§ CONSIGNES
1) Traduisez en anglais cette phrase de l'article sur Occitanie Data : « Lancée en avril dernier, l’association Occitanie Data porte la grande ambition d’organiser tous ces questionnements, tant du côté des citoyens que des acteurs économiques. »
2) Recopiez à l'identique le passage de l'article sur Occitanie Data qui va de « Comment parvenir à » à « modèle économique idéal ? ».

§ TEXTE SOURCE
---*---

Occitanie Data. Une structure régionale dédiée à l'économie de la donnée

Bertrand Monthubert, conseiller régional délégué à l'enseignement supérieur et à la recherche de la Région Occitanie.

Les questions de l’éthique et de la valorisation de la donnée sont inévitables quand on utilise l’intelligence artificielle. Occitanie Data a l’ambition d’organiser ces questionnements pour aboutir à une économie de la donnée juste et viable.

 

Comment parvenir à une utilisation optimale des données, c’est-à-dire une utilisation juste, éthique et viable ? comment créer de nouveaux usages en donnant accès à ses données tout en respectant le RGPD ? comment ce partage peut-il être équitable et quel est le modèle économique idéal ? 
Lancée en avril dernier, l’association Occitanie Data porte la grande ambition d’organiser tous ces questionnements, tant du côté des citoyens que des acteurs économiques. Présidée par Bertrand Monthubert, aussi conseiller régional délégué à l’enseignement supérieur et à la recherche de la Région Occitanie, cette structure-tiers compte 19 membres (collectivités, institutions publiques, clusters, entreprises, scientifiques, académiques) et 80 autres structures gravitent déjà autour des réflexions en cours. Bertrand Monthubert attribue l’essor que connaît l’IA aujourd’hui à deux éléments : les capacités calculatoires qui dès les années 2010 ont permis de faire fonctionner de nouvelles méthodes algorithmiques et l’accumulation d’un très grand nombre de données. Comment utiliser les données ? que peut-on en faire ? «Nous assistons aujourd’hui à une vraie prise de conscience de l’impact de l’utilisation des data, tant sur le plan éthique qu’économique », observe le président d’Occitanie Data qui s’appuie sur un sondage présenté en novembre dernier sur les attentes des Français en matière de gestion des données. « Cette enquête montre une certaine forme d’inquiétude de la part des citoyens et les entreprises en ont bien conscience.» Le cadre éthique est une des problématiques soulevées aujourd’hui, dans lequel il faut aussi inclure les questions énergétiques : toutes les données sont-elles indispensables ? Comment réduire les calculs pour diminuer l’empreinte énergétique ? Sur la problématique du modèle économique, l’enjeu est d’arriver à une organisation juste où les producteurs de données cessent d’être spoliés : « si de la valeur économique est créée grâce à une donnée, il est légitime que son producteur y trouve son compte », observe le président de l’association qui s’est rapprochée de Toulouse School of Economics pour les accompagner dans cette réflexion.

---*---

§ DONNÉES FOURNIES
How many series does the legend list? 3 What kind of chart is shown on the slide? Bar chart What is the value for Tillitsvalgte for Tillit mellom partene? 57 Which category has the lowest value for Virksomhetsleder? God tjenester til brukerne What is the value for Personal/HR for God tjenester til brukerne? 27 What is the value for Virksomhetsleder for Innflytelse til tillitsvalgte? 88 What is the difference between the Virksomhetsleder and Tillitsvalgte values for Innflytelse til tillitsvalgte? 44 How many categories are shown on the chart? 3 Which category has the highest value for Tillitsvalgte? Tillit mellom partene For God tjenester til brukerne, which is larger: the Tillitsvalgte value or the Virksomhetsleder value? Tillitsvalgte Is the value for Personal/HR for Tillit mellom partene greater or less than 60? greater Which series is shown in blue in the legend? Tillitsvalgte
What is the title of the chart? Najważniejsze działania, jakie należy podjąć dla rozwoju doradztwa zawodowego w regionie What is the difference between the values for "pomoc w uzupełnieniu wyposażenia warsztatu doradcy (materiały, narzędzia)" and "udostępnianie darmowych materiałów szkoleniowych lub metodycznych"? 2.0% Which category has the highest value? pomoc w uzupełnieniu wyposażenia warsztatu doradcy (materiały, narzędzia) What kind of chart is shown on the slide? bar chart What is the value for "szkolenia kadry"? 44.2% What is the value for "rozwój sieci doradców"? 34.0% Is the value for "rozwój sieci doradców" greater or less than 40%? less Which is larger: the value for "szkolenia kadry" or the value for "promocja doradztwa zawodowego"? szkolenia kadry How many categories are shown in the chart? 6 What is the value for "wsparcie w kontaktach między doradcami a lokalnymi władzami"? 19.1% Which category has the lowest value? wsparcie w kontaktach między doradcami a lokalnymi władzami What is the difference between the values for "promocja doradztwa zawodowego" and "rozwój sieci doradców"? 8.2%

---*---

§ CORRIGÉ
1) Launched last April, the Occitanie Data association has the great ambition of organizing all these questions, on the part of both citizens and economic stakeholders.

2)
Comment parvenir à une utilisation optimale des données, c’est-à-dire une utilisation juste, éthique et viable ? comment créer de nouveaux usages en donnant accès à ses données tout en respectant le RGPD ? comment ce partage peut-il être équitable et quel est le modèle économique idéal ?